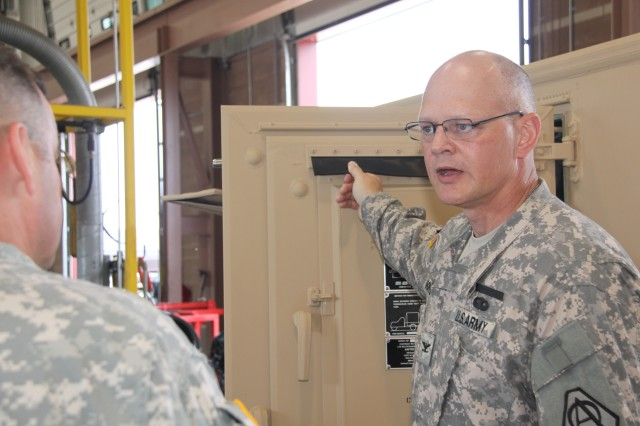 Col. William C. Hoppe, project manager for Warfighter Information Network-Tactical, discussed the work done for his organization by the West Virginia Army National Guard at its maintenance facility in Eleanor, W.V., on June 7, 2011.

--

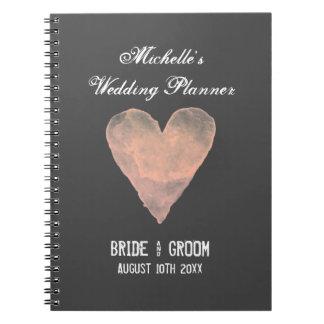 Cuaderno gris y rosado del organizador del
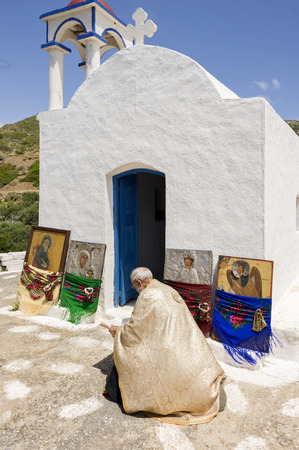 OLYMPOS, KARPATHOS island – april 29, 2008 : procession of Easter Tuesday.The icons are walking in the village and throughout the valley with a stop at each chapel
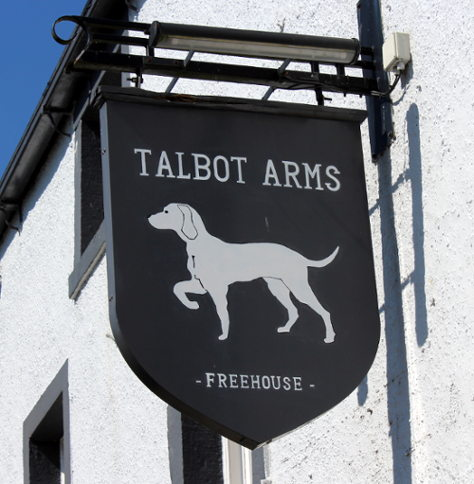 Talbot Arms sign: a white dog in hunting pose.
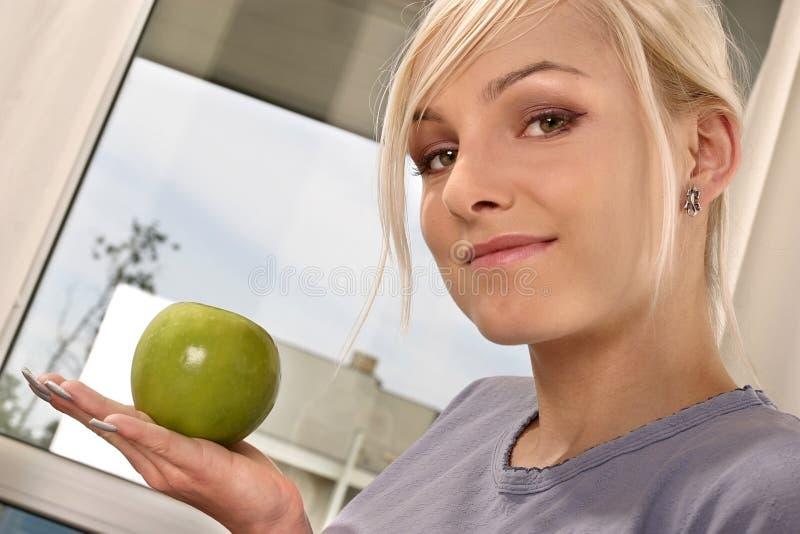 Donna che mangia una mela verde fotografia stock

### PROBLEM TO SOLVE
Keep to the stretch from the line containing "Talbot Arms sign: a" through the line containing "Donna che mangia", both ends included, and copy it exactly from the listing above, minus the pictures.

### SOLUTION TO THIS EXERCISE
 Talbot Arms sign: a white dog in hunting pose.
 Donna che mangia una mela verde fotografia stock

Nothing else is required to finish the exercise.